Harris sneers. “I already told you. I want the short version – not some long cock-and-bull story.”
“It’s not. It was Brian. There – if you’re not going to listen to what happened, at least know that it wasn’t me who did this.”
“Oh, but it was, son. It was on your watch. So the fact that you’ve got some little tale about Brian doesn’t matter much to me. What matters now is how I deal with this.” Harris waves his hand dismissively at Chuck’s body. The Marmite toast is still next to him, and I realise that there’s no chance now of him ever becoming a convert.

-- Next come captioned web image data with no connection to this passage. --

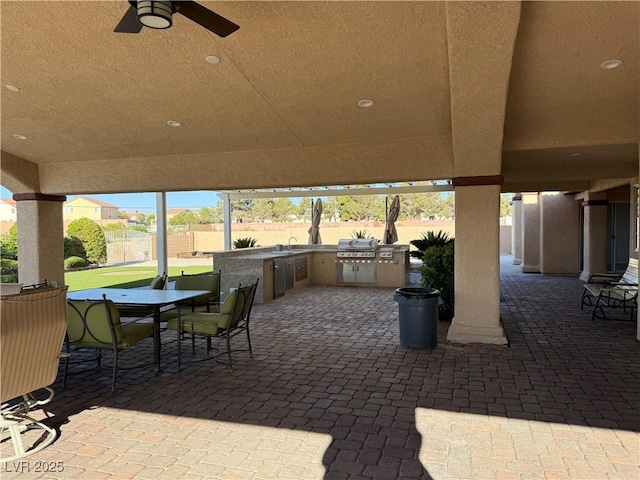 4455 W Ford Ave, Las Vegas, NV 89139 - view of patio with exterior kitchen, a ceiling fan, and outdoor dining area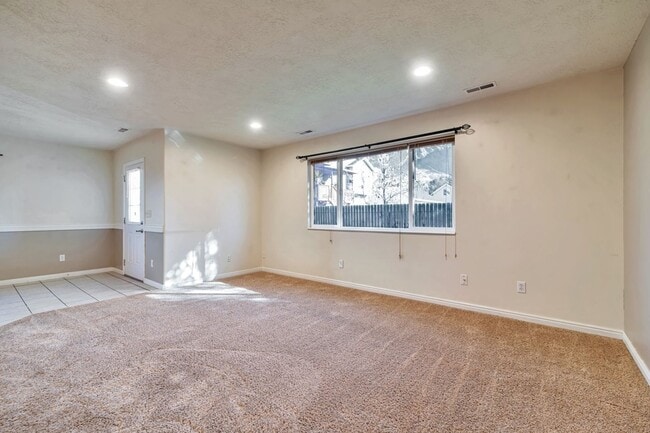 Photo - 3 Bed - 2.5 Bath, Beautiful Home in Ogden - Fully Fenced Yard! - Available on June 10th!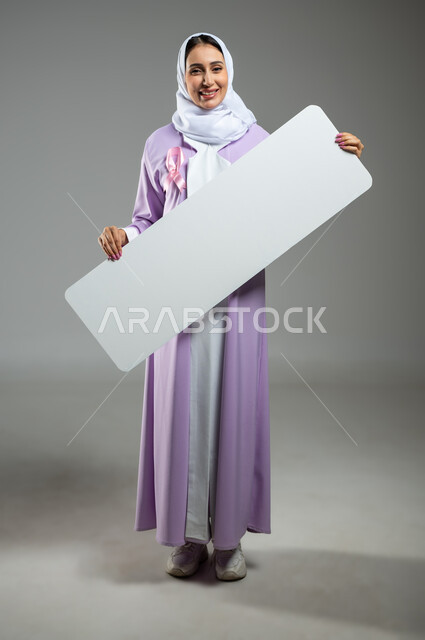 A blank white rectangular mockup display, the logo of the Global Campaign to Challenge Malignant Diseases, a portrait of a Saudi Gulf Arab young woman wearing a colorful abaya, wearing a pink ribbon and holding in her hand a billboard for breast cancer awareness, full length body image, gray background, sensitive content, sensitive use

Harris takes a step towards me. “You know what bothers me most about all this?”
I shake my head, sensing less is more now when it comes to speech.
“It’s not the money. No, it’s the fact that I’ve lost one of the best mates I ever had.”
I blanch. “But you hated him! He nicked money off you. That’s why he was here. So you could get the money back.”
Harris shakes his head sagely. “Well that’s as maybe, but now that he’s gone, I realise that I miss him. Years we spent together, we did. Now let me tell you a little story. It’s something you don’t know about Chuck – but we came to a deal years ago, when we still had each other’s backs, so to speak. We swore that if anyone did for us, then whichever one of us was left alive would do for the fucker that offed our mate.” Harris’s eyes darken, and I gulp down the fear that’s bubbling in my stomach.
“But it wasn’t me,” I say again.
“Blah, blah, blah,” says Harris and lunges at me.

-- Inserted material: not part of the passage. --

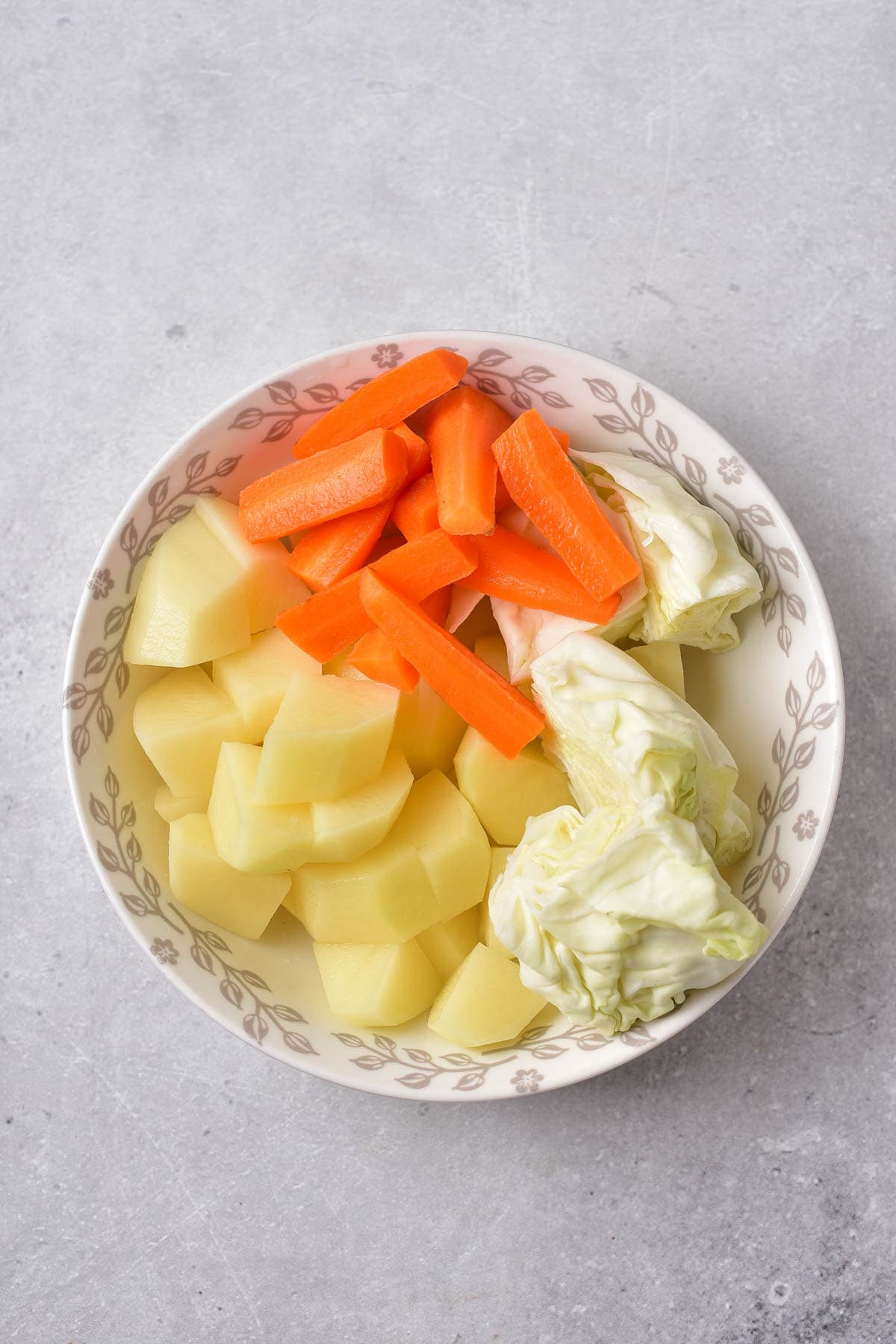 Sliced carrots, cubed potatoes, and cubed cabbage in a white bowl on a grey background.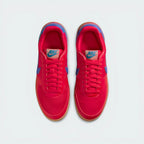 Looking down at the red lacing system, the woven textile panels, and the archival Nike branding on the tongue.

Before I can react, he’s grabbed me and cuffed me to the upright. My wrist brushes against Chuck’s who still secured to the strut.

Harris steps back and regards me silently for a moment.
“The End,” he whispers as he turns and walks towards the door.

“You can’t just leave me here,” I scream, but he’s already bounding up the basement steps and slamming the door behind him.

I glance over at the Marmite toast and wonder how long I can make it last before Harris comes back.

Then I sneak a look at Chuck and wonder how decomposed he’s going to get before I have to accept that Harris is never coming back.